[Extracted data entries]
========

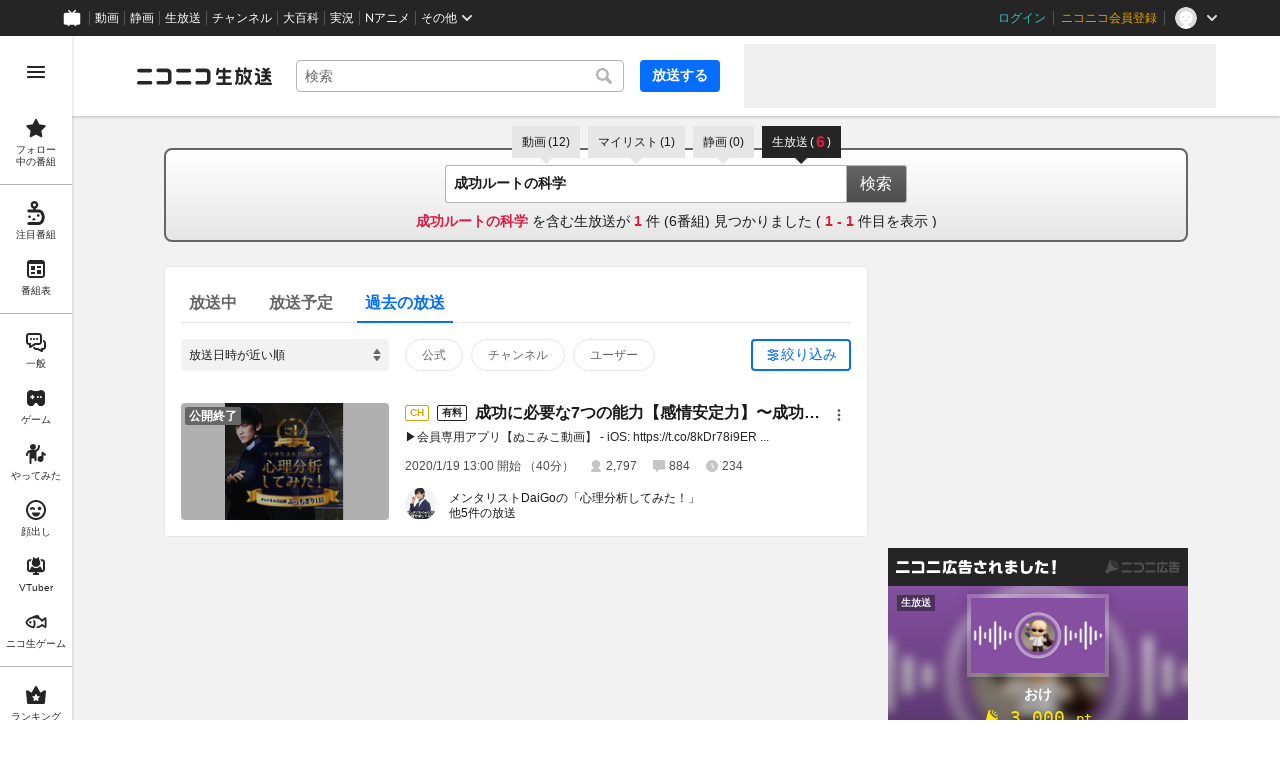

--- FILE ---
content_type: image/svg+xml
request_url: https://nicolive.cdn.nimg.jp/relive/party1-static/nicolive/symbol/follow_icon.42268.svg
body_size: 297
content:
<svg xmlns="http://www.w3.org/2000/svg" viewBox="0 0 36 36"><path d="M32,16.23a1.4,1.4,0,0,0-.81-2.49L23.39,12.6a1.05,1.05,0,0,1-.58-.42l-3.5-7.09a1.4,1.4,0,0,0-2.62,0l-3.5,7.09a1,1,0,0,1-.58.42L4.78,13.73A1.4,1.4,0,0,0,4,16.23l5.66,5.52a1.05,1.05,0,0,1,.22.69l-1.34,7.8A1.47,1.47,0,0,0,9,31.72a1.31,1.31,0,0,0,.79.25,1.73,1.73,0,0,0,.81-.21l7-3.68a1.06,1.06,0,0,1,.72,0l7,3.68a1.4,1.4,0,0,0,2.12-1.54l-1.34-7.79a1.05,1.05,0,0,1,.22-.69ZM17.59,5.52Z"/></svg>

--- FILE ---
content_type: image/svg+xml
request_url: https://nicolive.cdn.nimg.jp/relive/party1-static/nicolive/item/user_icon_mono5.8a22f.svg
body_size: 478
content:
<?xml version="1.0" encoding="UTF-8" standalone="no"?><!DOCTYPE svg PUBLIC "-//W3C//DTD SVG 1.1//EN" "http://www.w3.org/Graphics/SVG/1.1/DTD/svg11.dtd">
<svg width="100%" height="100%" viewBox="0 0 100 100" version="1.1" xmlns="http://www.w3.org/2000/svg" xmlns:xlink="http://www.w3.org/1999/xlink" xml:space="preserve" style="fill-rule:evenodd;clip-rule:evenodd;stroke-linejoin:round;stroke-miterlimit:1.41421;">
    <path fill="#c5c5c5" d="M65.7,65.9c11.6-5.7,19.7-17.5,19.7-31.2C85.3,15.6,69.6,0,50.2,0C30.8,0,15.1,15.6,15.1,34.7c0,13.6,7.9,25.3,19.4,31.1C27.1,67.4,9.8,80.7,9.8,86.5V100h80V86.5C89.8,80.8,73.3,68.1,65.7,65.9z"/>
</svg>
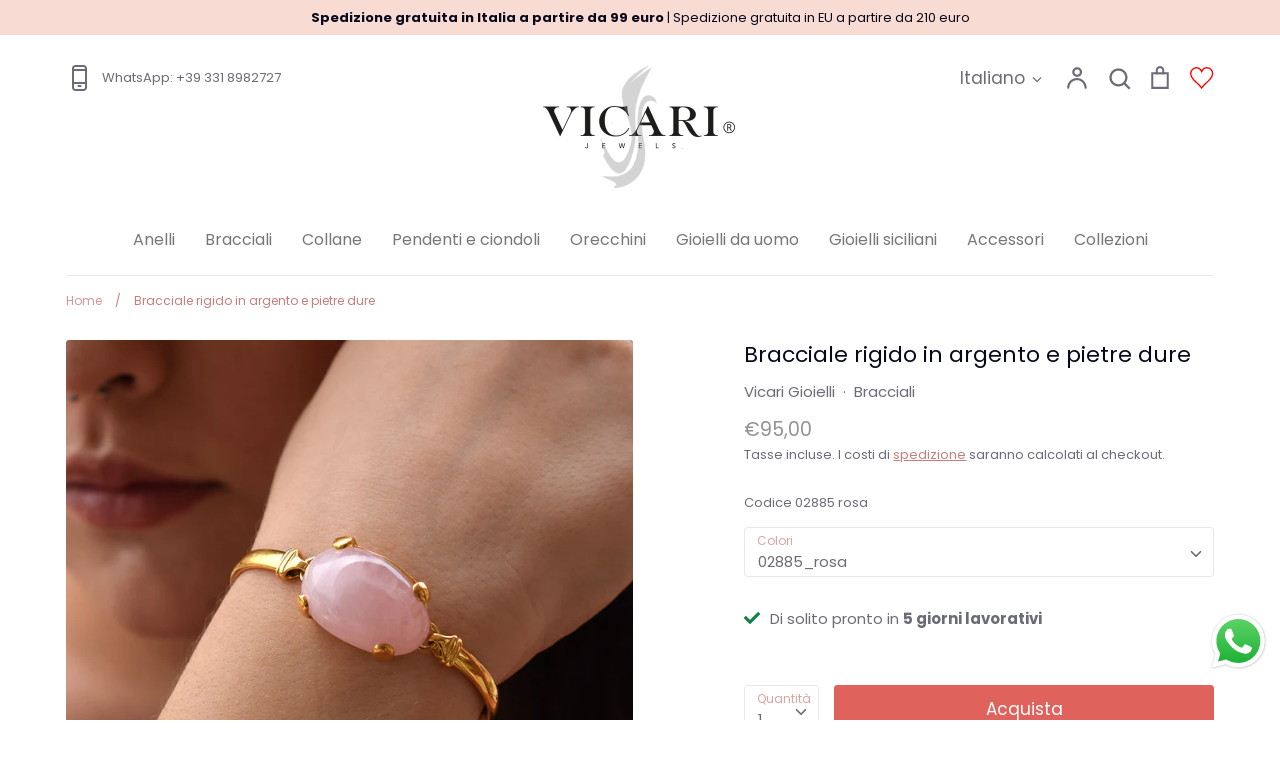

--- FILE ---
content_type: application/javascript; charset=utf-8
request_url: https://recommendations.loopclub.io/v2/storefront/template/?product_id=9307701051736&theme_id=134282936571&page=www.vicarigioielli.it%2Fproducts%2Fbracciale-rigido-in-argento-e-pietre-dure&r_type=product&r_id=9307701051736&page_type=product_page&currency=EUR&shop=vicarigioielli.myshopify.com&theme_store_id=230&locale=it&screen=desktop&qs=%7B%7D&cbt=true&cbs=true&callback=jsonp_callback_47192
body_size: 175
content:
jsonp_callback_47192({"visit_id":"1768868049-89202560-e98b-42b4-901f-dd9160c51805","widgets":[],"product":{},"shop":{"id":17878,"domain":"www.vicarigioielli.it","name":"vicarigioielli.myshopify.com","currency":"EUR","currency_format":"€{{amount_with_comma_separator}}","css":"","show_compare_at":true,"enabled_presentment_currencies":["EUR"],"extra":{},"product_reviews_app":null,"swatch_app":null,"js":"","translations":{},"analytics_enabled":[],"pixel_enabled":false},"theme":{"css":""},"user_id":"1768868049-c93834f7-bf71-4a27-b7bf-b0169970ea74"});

========

**About this task**
Scan the entries above, and wherever a line holds the string "nicolive", copy it.

**Response**
request_url: https://nicolive.cdn.nimg.jp/relive/party1-static/nicolive/symbol/follow_icon.42268.svg
request_url: https://nicolive.cdn.nimg.jp/relive/party1-static/nicolive/item/user_icon_mono5.8a22f.svg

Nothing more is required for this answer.